# Prompt
Copy out every one of the records below word for word, keeping each line unchanged.

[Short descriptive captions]
Content starts

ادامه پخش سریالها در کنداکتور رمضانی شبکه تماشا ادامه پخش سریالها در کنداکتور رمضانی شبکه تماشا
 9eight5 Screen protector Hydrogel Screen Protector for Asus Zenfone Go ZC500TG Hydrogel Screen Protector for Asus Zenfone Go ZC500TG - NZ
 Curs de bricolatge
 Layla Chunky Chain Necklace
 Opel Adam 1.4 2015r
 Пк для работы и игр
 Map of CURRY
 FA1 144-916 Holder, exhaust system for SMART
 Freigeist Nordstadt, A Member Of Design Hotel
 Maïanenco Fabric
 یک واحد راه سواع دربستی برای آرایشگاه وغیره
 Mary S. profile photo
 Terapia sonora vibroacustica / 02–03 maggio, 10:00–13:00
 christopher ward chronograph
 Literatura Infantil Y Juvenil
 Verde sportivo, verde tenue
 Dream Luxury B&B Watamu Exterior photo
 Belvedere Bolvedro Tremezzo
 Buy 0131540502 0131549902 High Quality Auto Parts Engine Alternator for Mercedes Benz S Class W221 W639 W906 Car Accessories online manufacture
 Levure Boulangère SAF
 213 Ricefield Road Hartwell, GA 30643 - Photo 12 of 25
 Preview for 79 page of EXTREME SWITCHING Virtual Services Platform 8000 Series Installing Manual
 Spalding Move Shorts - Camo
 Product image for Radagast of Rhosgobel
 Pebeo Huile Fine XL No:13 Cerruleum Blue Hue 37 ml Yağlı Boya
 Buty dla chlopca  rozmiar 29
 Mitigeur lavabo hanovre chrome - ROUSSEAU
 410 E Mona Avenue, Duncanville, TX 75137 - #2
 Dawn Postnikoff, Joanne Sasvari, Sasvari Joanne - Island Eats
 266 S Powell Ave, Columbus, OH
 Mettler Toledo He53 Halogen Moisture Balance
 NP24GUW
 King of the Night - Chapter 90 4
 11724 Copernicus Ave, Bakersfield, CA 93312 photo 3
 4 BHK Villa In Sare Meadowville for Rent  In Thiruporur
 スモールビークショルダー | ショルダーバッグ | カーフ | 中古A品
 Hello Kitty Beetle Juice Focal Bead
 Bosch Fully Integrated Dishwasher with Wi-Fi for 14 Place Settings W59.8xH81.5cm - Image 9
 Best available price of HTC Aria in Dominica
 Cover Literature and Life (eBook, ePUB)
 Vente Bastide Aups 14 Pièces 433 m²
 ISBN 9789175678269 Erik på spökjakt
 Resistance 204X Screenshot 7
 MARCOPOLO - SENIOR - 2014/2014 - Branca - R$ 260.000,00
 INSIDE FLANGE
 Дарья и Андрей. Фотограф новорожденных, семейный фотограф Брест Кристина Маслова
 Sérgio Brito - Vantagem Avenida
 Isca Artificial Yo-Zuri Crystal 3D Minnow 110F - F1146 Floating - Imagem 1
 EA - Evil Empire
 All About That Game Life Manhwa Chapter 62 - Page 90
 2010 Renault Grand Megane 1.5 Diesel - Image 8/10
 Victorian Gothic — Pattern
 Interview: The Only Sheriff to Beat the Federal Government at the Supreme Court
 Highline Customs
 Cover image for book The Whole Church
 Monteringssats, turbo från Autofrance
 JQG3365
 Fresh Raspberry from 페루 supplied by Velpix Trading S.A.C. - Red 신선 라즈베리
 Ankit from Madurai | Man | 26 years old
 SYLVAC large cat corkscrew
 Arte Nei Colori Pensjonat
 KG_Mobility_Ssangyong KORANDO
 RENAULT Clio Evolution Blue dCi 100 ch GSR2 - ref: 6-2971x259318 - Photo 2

Content ends

# Answer for the task
ادامه پخش سریالها در کنداکتور رمضانی شبکه تماشا ادامه پخش سریالها در کنداکتور رمضانی شبکه تماشا
 9eight5 Screen protector Hydrogel Screen Protector for Asus Zenfone Go ZC500TG Hydrogel Screen Protector for Asus Zenfone Go ZC500TG - NZ
 Curs de bricolatge
 Layla Chunky Chain Necklace
 Opel Adam 1.4 2015r
 Пк для работы и игр
 Map of CURRY
 FA1 144-916 Holder, exhaust system for SMART
 Freigeist Nordstadt, A Member Of Design Hotel
 Maïanenco Fabric
 یک واحد راه سواع دربستی برای آرایشگاه وغیره
 Mary S. profile photo
 Terapia sonora vibroacustica / 02–03 maggio, 10:00–13:00
 christopher ward chronograph
 Literatura Infantil Y Juvenil
 Verde sportivo, verde tenue
 Dream Luxury B&B Watamu Exterior photo
 Belvedere Bolvedro Tremezzo
 Buy 0131540502 0131549902 High Quality Auto Parts Engine Alternator for Mercedes Benz S Class W221 W639 W906 Car Accessories online manufacture
 Levure Boulangère SAF
 213 Ricefield Road Hartwell, GA 30643 - Photo 12 of 25
 Preview for 79 page of EXTREME SWITCHING Virtual Services Platform 8000 Series Installing Manual
 Spalding Move Shorts - Camo
 Product image for Radagast of Rhosgobel
 Pebeo Huile Fine XL No:13 Cerruleum Blue Hue 37 ml Yağlı Boya
 Buty dla chlopca  rozmiar 29
 Mitigeur lavabo hanovre chrome - ROUSSEAU
 410 E Mona Avenue, Duncanville, TX 75137 - #2
 Dawn Postnikoff, Joanne Sasvari, Sasvari Joanne - Island Eats
 266 S Powell Ave, Columbus, OH
 Mettler Toledo He53 Halogen Moisture Balance
 NP24GUW
 King of the Night - Chapter 90 4
 11724 Copernicus Ave, Bakersfield, CA 93312 photo 3
 4 BHK Villa In Sare Meadowville for Rent  In Thiruporur
 スモールビークショルダー | ショルダーバッグ | カーフ | 中古A品
 Hello Kitty Beetle Juice Focal Bead
 Bosch Fully Integrated Dishwasher with Wi-Fi for 14 Place Settings W59.8xH81.5cm - Image 9
 Best available price of HTC Aria in Dominica
 Cover Literature and Life (eBook, ePUB)
 Vente Bastide Aups 14 Pièces 433 m²
 ISBN 9789175678269 Erik på spökjakt
 Resistance 204X Screenshot 7
 MARCOPOLO - SENIOR - 2014/2014 - Branca - R$ 260.000,00
 INSIDE FLANGE
 Дарья и Андрей. Фотограф новорожденных, семейный фотограф Брест Кристина Маслова
 Sérgio Brito - Vantagem Avenida
 Isca Artificial Yo-Zuri Crystal 3D Minnow 110F - F1146 Floating - Imagem 1
 EA - Evil Empire
 All About That Game Life Manhwa Chapter 62 - Page 90
 2010 Renault Grand Megane 1.5 Diesel - Image 8/10
 Victorian Gothic — Pattern
 Interview: The Only Sheriff to Beat the Federal Government at the Supreme Court
 Highline Customs
 Cover image for book The Whole Church
 Monteringssats, turbo från Autofrance
 JQG3365
 Fresh Raspberry from 페루 supplied by Velpix Trading S.A.C. - Red 신선 라즈베리
 Ankit from Madurai | Man | 26 years old
 SYLVAC large cat corkscrew
 Arte Nei Colori Pensjonat
 KG_Mobility_Ssangyong KORANDO
 RENAULT Clio Evolution Blue dCi 100 ch GSR2 - ref: 6-2971x259318 - Photo 2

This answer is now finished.